A blueprint for building a content aggregation platform that transforms YouTube channels, podcasts, and blogs into a unified feed of AI-generated Twitter-style threads.
This repository contains documentation and code snippets for building a system that:
- Aggregates content from YouTube, podcasts (RSS), and blogs (Substack, WordPress, RSS)
- Transcribes audio/video using Whisper on Modal's serverless GPU infrastructure
- Generates personas using Claude Opus to capture each source's writing voice
- Creates threads using Claude Sonnet to produce Twitter-style summaries
- Displays everything in a paginated feed via a REST API
Read these in order to understand and build the system:
- 00 - Overview — System architecture, data flow, and tech stack
- 01 - Data Models — Core database models (Site, Link, SitePersona, Thread)

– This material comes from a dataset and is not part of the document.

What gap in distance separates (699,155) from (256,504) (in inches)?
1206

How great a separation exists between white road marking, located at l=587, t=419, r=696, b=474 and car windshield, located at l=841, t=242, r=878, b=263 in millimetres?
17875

- 02 - Scraping YouTube — YouTube Data API integration
- 03 - Scraping Podcasts — RSS feed parsing with feedparser
- 04 - Scraping Webpages — Substack, WordPress, and generic RSS
- 05 - Transcription — Modal + Whisper audio transcription pipeline
- 06 - AI Personas — Claude Opus persona generation
- 07 - AI Threads — Claude Sonnet thread generation
- 08 - Background Tasks — Django-Q task orchestration
- 09 - API Patterns — REST API design with Django REST Framework
| Layer | Technology |
|---|---|
| Backend | Django, Django REST Framework, Django-Q |
| Database | PostgreSQL |
| Transcription | Modal (serverless GPU) + OpenAI Whisper |
| AI Generation | Anthropic Claude (Opus for personas, Sonnet for threads) |
| Frontend | React (not covered in this guide) |
- Read the Overview to understand the architecture
- Set up your Data Models
- Implement scrapers for your desired content sources (docs 02-04)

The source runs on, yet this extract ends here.